Thursday, June 21, 2018

Why Trump’s Family-Separation Policy Failed


As the previous post noted, evil persists (i) when leaders and their supporters lack empathy for other humans regardless of their race or creed, (ii) a majority of the population is willing to rely on the so-called Nuremberg defense to shirk responsibility for their own actions or more on point, their failure to act.  The reversal of Der Trumpenführer's family separation policy demonstrates that while Trump, Pence, Sessions, Kirstjen Nielsen, Congressional Republicans, some 55% of Republicans, and many "Christian family values" groups have reached a moral depravity akin to that of Hitler's Germany, the majority of Americans - at least so far - have not thrown morality and decency aside.  The key going forward will to keep the majority united in opposing the evil that is Trump and Trumpism and in keeping a spotlight on the moral bankruptcy of Trump supporters who embraced the moral evil of the family separation policy.  A piece in New York Magazine looks at why Trump was forced to back down - for now, at least.  Here are article highlights:
[A] top aide to President Trump told Axios that he “doesn’t want to look weak” by abandoning his policy of family separation. Trump “feels boxed in, is frustrated and knows it’s bad politics — but also understands it’s not a fight he can back down from.”
But back down he did. In the face of overwhelming public pressure, Trump relented and agreed the policy his administration had deliberately engineered was a real policy, and that he could change it, and would.
Even a casual understanding of human psychology or American history would have made it patently obvious that the cruel method of terrorizing migrant families by wresting children from parents was bound to provoke a profound backlash. The prospect of losing a child is the most elemental fear any parent can imagine.
The willingness of Trump and his administration to plunge ahead anyway with a barbaric tactic is primarily a reflection of their moral emptiness. Homeland Security Secretary Kirstjen Nielsen reportedly opposed it in private, yet energetically obfuscated on its behalf in public. Why didn’t she resign in protest? Why hasn’t anybody?
The reversal also demonstrates the comprehensive failure of Trump’s immigration agenda.

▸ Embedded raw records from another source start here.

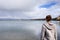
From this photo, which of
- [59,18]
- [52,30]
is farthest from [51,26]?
[59,18]

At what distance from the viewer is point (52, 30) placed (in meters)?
4.58

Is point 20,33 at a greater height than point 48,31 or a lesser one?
lesser

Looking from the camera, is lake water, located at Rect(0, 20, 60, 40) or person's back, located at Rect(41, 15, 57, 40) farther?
lake water, located at Rect(0, 20, 60, 40)

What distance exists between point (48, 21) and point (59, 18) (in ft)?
223

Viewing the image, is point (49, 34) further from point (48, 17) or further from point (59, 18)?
point (59, 18)

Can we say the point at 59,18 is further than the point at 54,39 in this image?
Yes

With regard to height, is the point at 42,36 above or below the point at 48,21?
below

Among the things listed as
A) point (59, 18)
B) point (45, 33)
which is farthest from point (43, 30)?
point (59, 18)

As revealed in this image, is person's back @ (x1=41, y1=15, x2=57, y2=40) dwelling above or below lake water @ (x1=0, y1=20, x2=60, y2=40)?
above

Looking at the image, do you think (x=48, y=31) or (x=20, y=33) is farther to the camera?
(x=20, y=33)

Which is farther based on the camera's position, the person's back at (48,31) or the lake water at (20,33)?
the lake water at (20,33)

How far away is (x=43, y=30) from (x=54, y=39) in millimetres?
360

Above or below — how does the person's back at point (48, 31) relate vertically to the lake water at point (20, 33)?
above

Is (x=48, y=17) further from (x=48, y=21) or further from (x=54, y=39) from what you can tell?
(x=54, y=39)
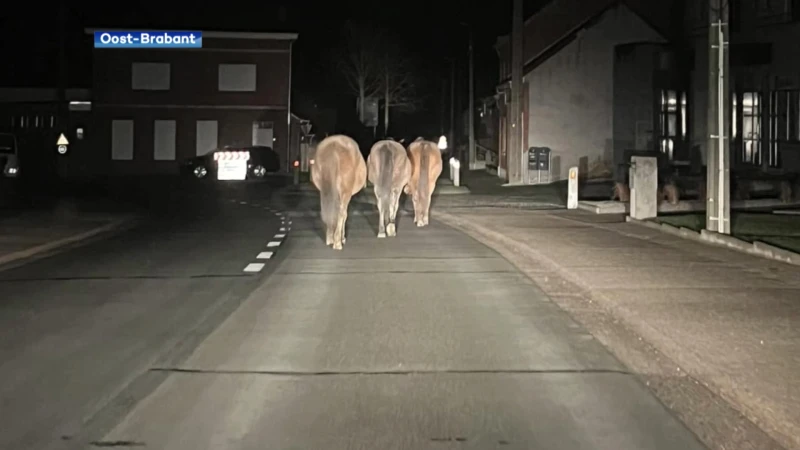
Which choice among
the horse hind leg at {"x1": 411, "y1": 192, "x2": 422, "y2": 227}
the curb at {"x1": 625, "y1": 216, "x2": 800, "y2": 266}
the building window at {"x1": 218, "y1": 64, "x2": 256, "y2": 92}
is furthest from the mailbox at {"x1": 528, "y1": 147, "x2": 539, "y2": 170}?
the building window at {"x1": 218, "y1": 64, "x2": 256, "y2": 92}

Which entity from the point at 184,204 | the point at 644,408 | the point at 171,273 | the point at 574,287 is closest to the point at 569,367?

Trump is facing the inevitable dilemma of a populist leader: He was elected promising easy solutions, and is discovering none exist.
Trump’s internal assessment is, if anything, even more grim. “Over the past few months, Trump has called Nielsen and [Attorney General Jeff] Sessions to account as the number of immigrants flooding across the southern border has spiked. Arrests on the border nearly tripled year-over-year, rising to 40,344 this past May from 14,519 in May 2017,” reports Politico.
He subjected Nielsen to a tirade six weeks ago that lasted an incredible 30 minutes, and concerned the comprehensive failure of their efforts to control the border. Trump settled on family separation after every other method at his disposal collapsed. On the central policy promise he made, Trump is a flop, and he knows it.
The collapse revealed one more important thing: The power of mass revulsion. There are limits, after all, to what Trump can do without risking his patina of legitimacy as head of state. Outraged voters flooded Congress with calls, as they did to oppose the Republican plan to repeal Obamacare, and with the same success. Intense voter opposition matters.
It also matters when Laura Bush speaks out against him, and when Steve Schmidt resigns from the Republican party, and when American Airlines declares it won’t cooperate with the administration. It is a sign that the peripheral elements of Trump’s coalition have a breaking point, that while they can tolerate a great deal of sub-rosa venality, visceral outrages can create a dangerous reaction.
The damage of Trump’s horrific policy cannot be fully undone. But, in the face of his every instinct, Trump was forced to retreat. He didn’t want to look weak, but he does, because he is.


The resistance to Trump and Trumpism needs to continue and, if anything, intensify.  Giving Democrats control of the House of Representatives is the only guaranteed way to prevent future moral horros from being committed by a man who lacks any morals or decency.